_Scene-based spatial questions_
==========

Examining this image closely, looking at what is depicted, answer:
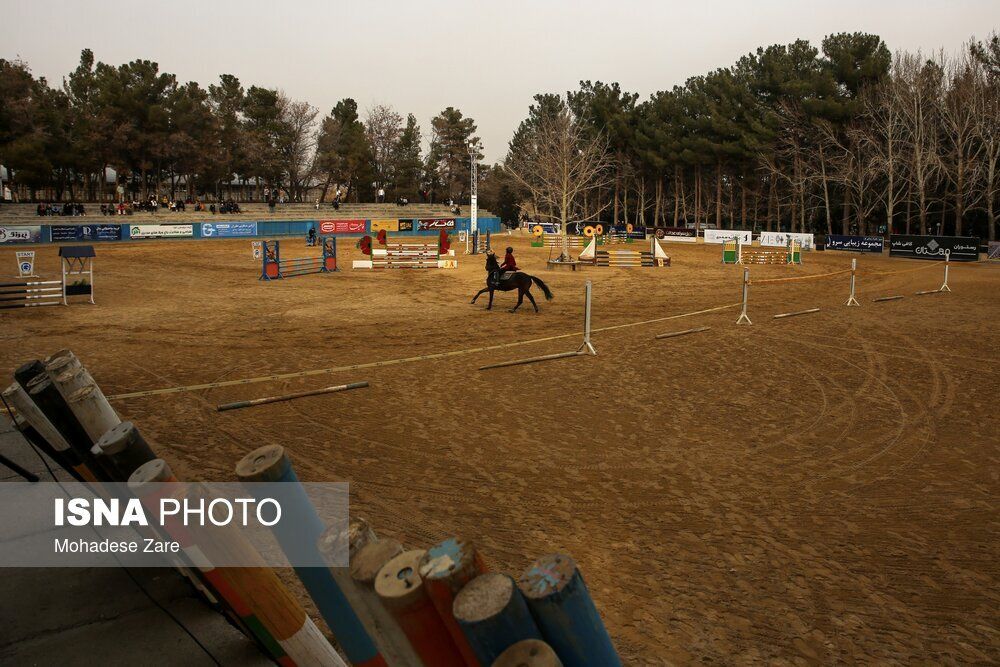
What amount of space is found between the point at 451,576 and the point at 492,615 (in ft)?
0.58

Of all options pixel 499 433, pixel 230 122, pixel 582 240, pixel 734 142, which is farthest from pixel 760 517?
pixel 230 122

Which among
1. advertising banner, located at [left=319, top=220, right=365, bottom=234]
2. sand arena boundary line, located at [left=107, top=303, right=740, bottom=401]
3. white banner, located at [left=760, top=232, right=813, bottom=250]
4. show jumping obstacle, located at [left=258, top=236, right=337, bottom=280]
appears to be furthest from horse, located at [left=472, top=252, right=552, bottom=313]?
advertising banner, located at [left=319, top=220, right=365, bottom=234]

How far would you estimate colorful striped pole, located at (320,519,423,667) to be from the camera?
2.13 m

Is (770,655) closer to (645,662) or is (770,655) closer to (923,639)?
(645,662)

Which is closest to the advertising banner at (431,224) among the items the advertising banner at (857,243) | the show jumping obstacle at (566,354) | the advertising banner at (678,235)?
the advertising banner at (678,235)

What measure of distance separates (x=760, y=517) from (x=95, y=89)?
85.5 metres

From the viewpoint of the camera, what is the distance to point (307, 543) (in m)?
2.43

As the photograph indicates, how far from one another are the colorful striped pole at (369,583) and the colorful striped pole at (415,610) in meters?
0.05

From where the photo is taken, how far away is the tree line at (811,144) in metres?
48.0

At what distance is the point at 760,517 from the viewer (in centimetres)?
642

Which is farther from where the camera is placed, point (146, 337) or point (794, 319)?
point (794, 319)

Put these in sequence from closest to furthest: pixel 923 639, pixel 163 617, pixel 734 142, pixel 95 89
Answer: pixel 163 617
pixel 923 639
pixel 734 142
pixel 95 89

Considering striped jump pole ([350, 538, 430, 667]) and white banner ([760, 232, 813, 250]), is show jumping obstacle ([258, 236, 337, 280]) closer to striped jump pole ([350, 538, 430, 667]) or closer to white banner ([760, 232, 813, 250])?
striped jump pole ([350, 538, 430, 667])

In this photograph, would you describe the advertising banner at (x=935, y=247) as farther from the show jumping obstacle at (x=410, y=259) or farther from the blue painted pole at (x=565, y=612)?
the blue painted pole at (x=565, y=612)
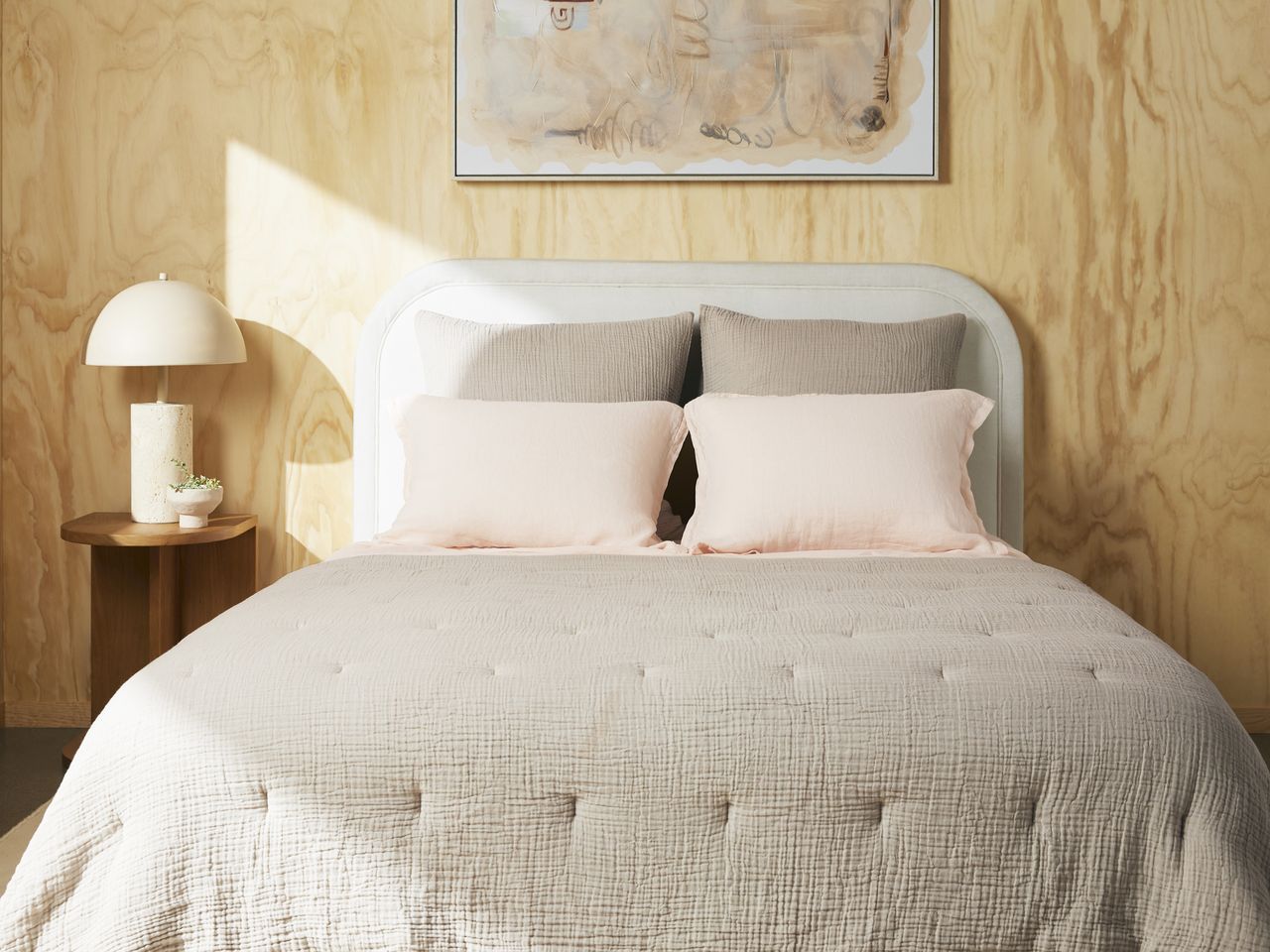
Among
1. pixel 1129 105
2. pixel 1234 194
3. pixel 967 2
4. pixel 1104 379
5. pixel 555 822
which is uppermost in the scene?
pixel 967 2

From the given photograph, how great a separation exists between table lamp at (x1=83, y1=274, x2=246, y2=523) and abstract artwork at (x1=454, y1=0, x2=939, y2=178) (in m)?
0.74

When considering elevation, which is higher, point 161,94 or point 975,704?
point 161,94

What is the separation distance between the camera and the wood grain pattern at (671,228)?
2.90 m

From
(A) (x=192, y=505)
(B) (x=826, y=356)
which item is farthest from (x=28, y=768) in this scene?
(B) (x=826, y=356)

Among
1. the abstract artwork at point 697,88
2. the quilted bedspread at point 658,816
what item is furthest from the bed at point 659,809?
the abstract artwork at point 697,88

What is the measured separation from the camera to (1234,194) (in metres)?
2.90

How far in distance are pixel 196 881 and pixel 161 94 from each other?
231cm

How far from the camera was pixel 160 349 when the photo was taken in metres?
2.64

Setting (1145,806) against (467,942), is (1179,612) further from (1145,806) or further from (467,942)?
(467,942)

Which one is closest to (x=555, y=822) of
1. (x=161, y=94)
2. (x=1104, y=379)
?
(x=1104, y=379)

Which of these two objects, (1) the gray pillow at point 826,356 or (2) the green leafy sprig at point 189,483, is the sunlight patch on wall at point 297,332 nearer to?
(2) the green leafy sprig at point 189,483

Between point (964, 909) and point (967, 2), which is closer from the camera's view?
point (964, 909)

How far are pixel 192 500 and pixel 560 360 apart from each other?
94cm

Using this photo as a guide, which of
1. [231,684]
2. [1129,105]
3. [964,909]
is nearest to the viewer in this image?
[964,909]
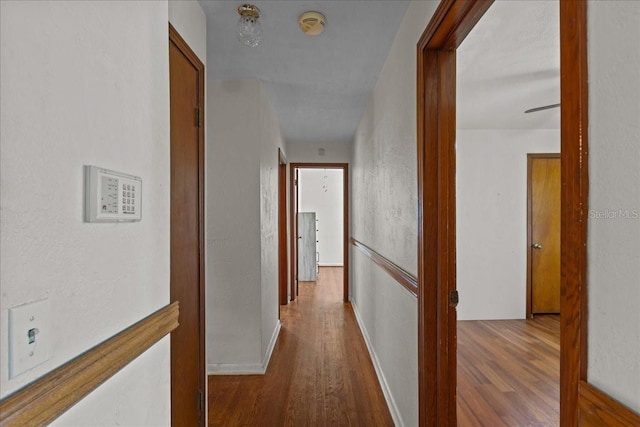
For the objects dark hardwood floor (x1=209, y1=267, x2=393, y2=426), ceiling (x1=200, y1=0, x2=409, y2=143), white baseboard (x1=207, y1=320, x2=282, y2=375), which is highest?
ceiling (x1=200, y1=0, x2=409, y2=143)

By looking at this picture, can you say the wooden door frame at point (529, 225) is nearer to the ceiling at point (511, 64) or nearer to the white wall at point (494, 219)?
the white wall at point (494, 219)

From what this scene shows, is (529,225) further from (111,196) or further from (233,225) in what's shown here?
(111,196)

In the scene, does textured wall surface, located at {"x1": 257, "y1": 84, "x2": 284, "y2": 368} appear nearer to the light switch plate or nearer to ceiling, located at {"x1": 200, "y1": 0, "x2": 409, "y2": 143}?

==========

Output every line of the records above word for word, leaving out the pictures.

Examining this image closely, looking at what is depicted, answer:
What amount of space is found between the point at 451,576 and the point at 492,615 (in ft)?
0.58

Of all options pixel 499 433, pixel 230 122, pixel 582 240, pixel 734 142, which is farthest from pixel 760 517?
pixel 230 122

Which among
1. advertising banner, located at [left=319, top=220, right=365, bottom=234]
2. sand arena boundary line, located at [left=107, top=303, right=740, bottom=401]
3. white banner, located at [left=760, top=232, right=813, bottom=250]
4. show jumping obstacle, located at [left=258, top=236, right=337, bottom=280]
appears to be furthest from horse, located at [left=472, top=252, right=552, bottom=313]?
advertising banner, located at [left=319, top=220, right=365, bottom=234]

How far would you estimate colorful striped pole, located at (320,519,423,667) to be from the camera?
2.13 m

Is (770,655) closer to (645,662) or is (770,655) closer to (923,639)?
(645,662)

Which is closest to the advertising banner at (431,224) among the items the advertising banner at (857,243) | the show jumping obstacle at (566,354) | the advertising banner at (678,235)?
the advertising banner at (678,235)

What measure of distance separates (x=760, y=517) from (x=95, y=89)?
85.5 metres

From the viewpoint of the camera, what is the distance to point (307, 543) (in m)?
2.43

As the photograph indicates, how far from one another are the colorful striped pole at (369,583) and the colorful striped pole at (415,610) in meters?
0.05

From where the photo is taken, how far away is the tree line at (811,144) in metres?
48.0

At what distance is the point at 760,517 from the viewer (in centimetres)?
642

Which is farther from where the camera is placed, point (146, 337) or point (794, 319)?
point (794, 319)

Put these in sequence from closest to furthest: pixel 923 639, pixel 163 617, pixel 734 142, pixel 95 89
Answer: pixel 163 617
pixel 923 639
pixel 734 142
pixel 95 89

Considering striped jump pole ([350, 538, 430, 667]) and white banner ([760, 232, 813, 250]), is show jumping obstacle ([258, 236, 337, 280]) closer to striped jump pole ([350, 538, 430, 667]) or closer to white banner ([760, 232, 813, 250])?
striped jump pole ([350, 538, 430, 667])

In this photograph, would you describe the advertising banner at (x=935, y=247) as farther from the show jumping obstacle at (x=410, y=259) or farther from the blue painted pole at (x=565, y=612)?
the blue painted pole at (x=565, y=612)
Among
1. pixel 1129 105
2. pixel 1234 194
3. pixel 967 2
4. pixel 1104 379
5. pixel 555 822
which is uppermost in the scene?
pixel 967 2

From the given photograph, how great a separation exists between table lamp at (x1=83, y1=274, x2=246, y2=523) and abstract artwork at (x1=454, y1=0, x2=939, y2=178) (in m)?
0.74

When considering elevation, which is higher, point 161,94 or point 975,704?
point 161,94

What is the separation distance between the camera and the wood grain pattern at (671,228)?
2.90 m

From
(A) (x=192, y=505)
(B) (x=826, y=356)
which item is farthest from (x=28, y=768) in this scene?
(B) (x=826, y=356)

Among
1. the abstract artwork at point 697,88
2. the quilted bedspread at point 658,816
what item is furthest from the bed at point 659,809?
the abstract artwork at point 697,88

What is the measured separation from the camera to (1234,194) (in metres)?
2.90

How far in distance are pixel 196 881 and pixel 161 94 from each other?
231cm

How far from the camera was pixel 160 349 when the photo was taken in metres?
2.64

Setting (1145,806) against (467,942), is (1179,612) further from (1145,806) or further from (467,942)?
(467,942)

Which one is closest to (x=555, y=822) of
1. (x=161, y=94)
2. (x=1104, y=379)
?
(x=1104, y=379)

Which of these two objects, (1) the gray pillow at point 826,356 or (2) the green leafy sprig at point 189,483, is the sunlight patch on wall at point 297,332 nearer to?
(2) the green leafy sprig at point 189,483

Between point (964, 909) and point (967, 2), which is closer from the camera's view?
point (964, 909)

How far are pixel 192 500 and pixel 560 360 apart from each other?
94cm

Using this photo as a guide, which of
1. [231,684]
2. [1129,105]
3. [964,909]
is nearest to the viewer in this image?
[964,909]
For the objects dark hardwood floor (x1=209, y1=267, x2=393, y2=426), ceiling (x1=200, y1=0, x2=409, y2=143), white baseboard (x1=207, y1=320, x2=282, y2=375), which is highest?
ceiling (x1=200, y1=0, x2=409, y2=143)

By looking at this picture, can you say the wooden door frame at point (529, 225) is nearer to the ceiling at point (511, 64) or nearer to the white wall at point (494, 219)?
the white wall at point (494, 219)

From what this scene shows, is (529,225) further from (111,196) or further from (233,225) in what's shown here?
(111,196)

In the scene, does textured wall surface, located at {"x1": 257, "y1": 84, "x2": 284, "y2": 368} appear nearer to the light switch plate or nearer to ceiling, located at {"x1": 200, "y1": 0, "x2": 409, "y2": 143}?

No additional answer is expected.